『偽イスラエル政治神話』(4)

ナチス〈ホロコースト〉をめぐる真実とは?
イスラエル建国・パレスチナ占領の根拠は?

電網木村書店 Web無料公開 2000.1.7

訳者はしがき4・著者の宣言・著者と訳者の略歴

4.文献・凡例・訳語・訳題の主旨説明

 引用文献の取り扱い方については本書の「結論」の項、三二七頁に、著者の考え方が、つぎのように示されている。

「多くの読者は、結論に到達するのを非常に急ぎ、しばしば、無味乾燥な証拠を挙げる作業を嫌うものである。しかし[中略]、私は、読者には余分な手間となり、疲労の原因となることを意識しつつも、あえて、いかなる問題をも、その出典を明らかにせずには提出しなかった」

 つまり、本書の場合、著者の引用方法それ自体が、裁判の法廷における証拠吟味の仕方と同様になっている。原著では、すべての引用資料の頁数が記されていたりして、一般には注釈のない小説の方が好きな読者には、一番嫌われる構成になっている。この訳書の本文では、読み易さを重視して、ほとんどの場合、題名と発表年度に限り、本文と直接関係する場合のみ執筆者名を記すに止めた。特に原典に当たりたい方向けには、資料説明の残りを巻末にまとめた。さらに、原著にはない「人名索引」と「事項索引」「資料索引」を作成し、研究者の便宜を図った。しかし、論旨を理解する上では、いちいち巻末を見なくても不都合はないと思う。

 さて、以上のような著者の力点の置き方もあり、本書における資料の選択と問題点の解明の仕方は、第一級である。自費出版の改訂版という事情を反映してか、記述が重複したり、同じ材料が何度か出てくる場合もあるが、それぞれの段階に応じての、いわゆる螺旋状の上昇とも言えるし、前後関係を良く吟味していただければ、この複雑な事件の立体的な各側面に、つぎつぎと新たな角度からの照明が当てられていることが、お分かりになるだろう。

 なお、先にも記したが、本書では、すでに各所で議論されている通り[Nations Unies]を、字義通りに「連合国」と訳出する。「国際」(International)という単語はまったくないし、戦争中の組織名の引継ぎだという面を明確にしておく必要がある。
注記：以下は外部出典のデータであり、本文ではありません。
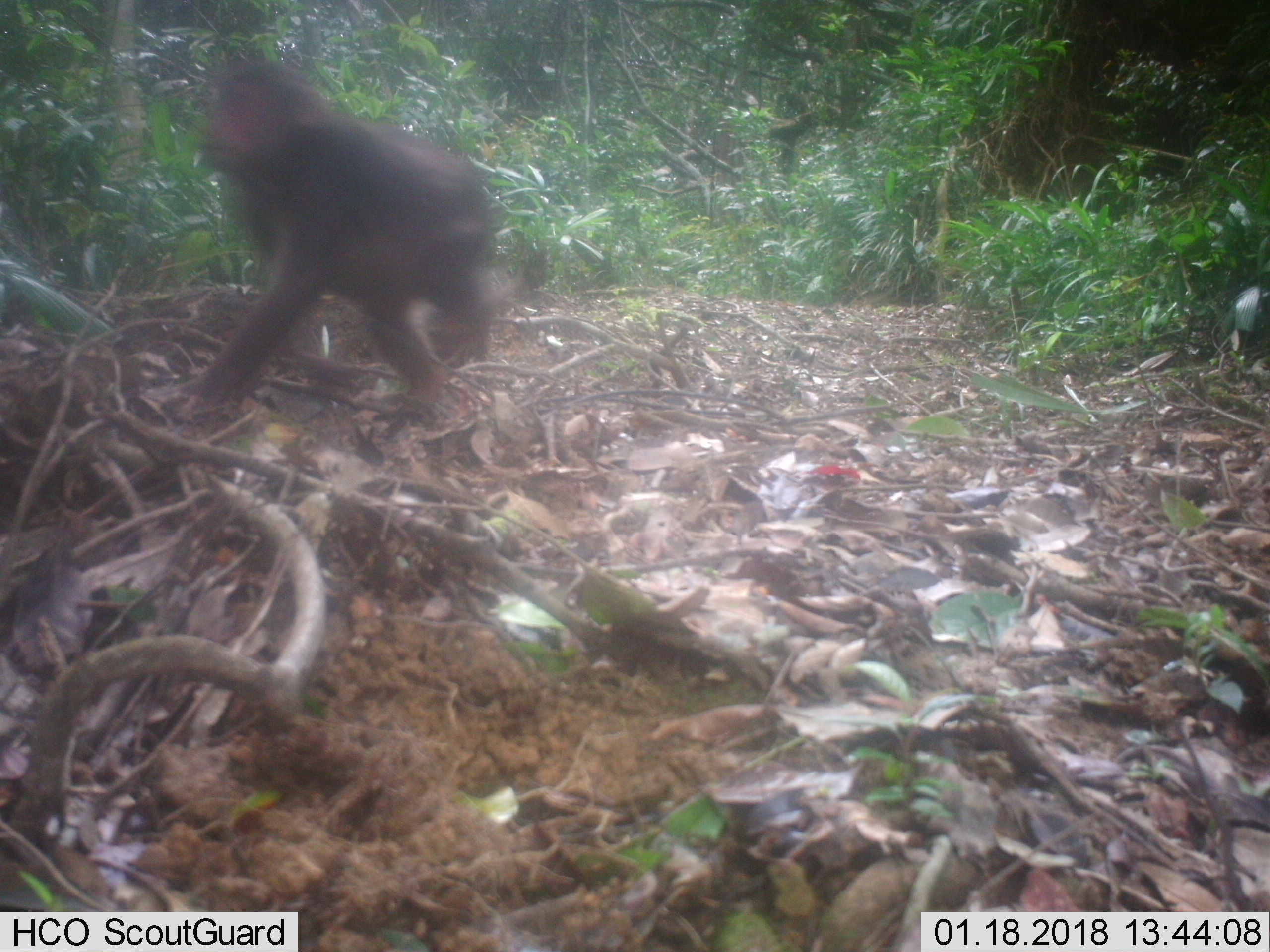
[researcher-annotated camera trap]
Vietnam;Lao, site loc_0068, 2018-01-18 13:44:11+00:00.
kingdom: Animalia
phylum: Chordata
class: Mammalia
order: Primates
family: Cercopithecidae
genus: Macaca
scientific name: Macaca arctoides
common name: stump-tailed macaque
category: stump tailed macaque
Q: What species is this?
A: Stump tailed macaque (stump-tailed macaque) (Macaca arctoides).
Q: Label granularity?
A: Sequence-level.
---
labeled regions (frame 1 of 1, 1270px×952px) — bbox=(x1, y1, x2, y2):
stump tailed macaque: bbox=(190, 62, 497, 413)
「連合国」の本質を分かりやすく言えば、日本の江戸時代の「関八州」の大親分に当たるのが、「世界五州」の大親分、アメリカである。アメリカ以外に「拒否権」という手前勝手な特権を持つ中親分は、イギリス、フランス、ソ連(現ロシア)、中国であるが、この内、「西側」とされてきたのは、イギリス、フランスだけであり、この両国には、国力の相対的な低下もさることながら、第二次世界大戦でアメリカに助けられた弱味がある。つまり、西側世論を「連合国」の決定で押さえ込む場合に、アメリカの言論を操作する作業の位置付けは決定的なのである。こういう力関係の構図を通して見ると、パレスチナ分割決議は、まさに、大、中、小の「世界五州」親分衆による領土切り取り談合でしかない。本書では、この点、シオニスト・ロビーが果たしてきた歴史的な役割を、実に適格な実例にもとづいて解明している。

「nation」は、国民、国家、民族を意味する曖昧な言葉である。特にシオニズムの場合には、「民族」は誤訳に近いと判断し、「国民」または「国家」とし、「peuple」の方を「民」「民族」「人々」とした。「nationalisme」は「国家主義」とした。イスラエル国家などの場合の国家は、「Etat」である。
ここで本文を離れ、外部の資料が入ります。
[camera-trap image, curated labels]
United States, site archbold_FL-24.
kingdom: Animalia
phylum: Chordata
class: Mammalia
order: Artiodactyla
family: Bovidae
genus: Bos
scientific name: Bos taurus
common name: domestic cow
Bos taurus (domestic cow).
 もう一つ、これまでの慣行に逆らう独自の訳にこだわったのは、つぎの「著者はしがき」にもすぐ出てくる「バルファオ意思表示(declaration)」である。一般には「宣言」と訳されているが、日本語、もしくは漢語の「宣言」では、いかにも公式の感じが強い。拙著『アウシュヴィッツの争点』では、もともとはロスチャイルドへの個人的な手紙の内容であり、条約でも外交上の覚書きでもないことなどを指摘し、むしろ、無責任な裏取引のニュアンスを強調するために、あえて「書簡」と記したが、今度は原文があるので、そうもいかない。そこで、「意思表示」としたのである。

 ナチス・ドイツの「集中収容所」は原語の直訳である。

「強制収容所」とか、ましてや「絶滅収容所」などという別名または恣意的な造語で歴史を論ずると、最初から先入観念にとらわれ、真相が見抜けなくなる。たとえば、本書にも出てくる『イェルサレムのアイヒマン』の著者、ハンナ・アーレントは、まだホロコーストを認める立場だが、イスラエルの建国指導者たちの多くが、収容所への移送や、その後の管理についてナチと協力した「ユダヤ人評議会」のメンバーだった事実を明らかにした。そのために、シオニスト・ロビーから袋叩きの目に遭っている。こういう言論状況のままでは、まともな議論はできない。事実を虚心坦懐に見るためには、用語の方も、原意通りに素直に表現する必要がある。事実は「移送」であり、断じて「絶滅」ではなかった。だから、「ユダヤ人評議会」の指導者たちは、ナチと協力したのである。いかな政治的シオニストといえども、「絶滅」に協力するほど残虐でも、愚かでもなかったのである。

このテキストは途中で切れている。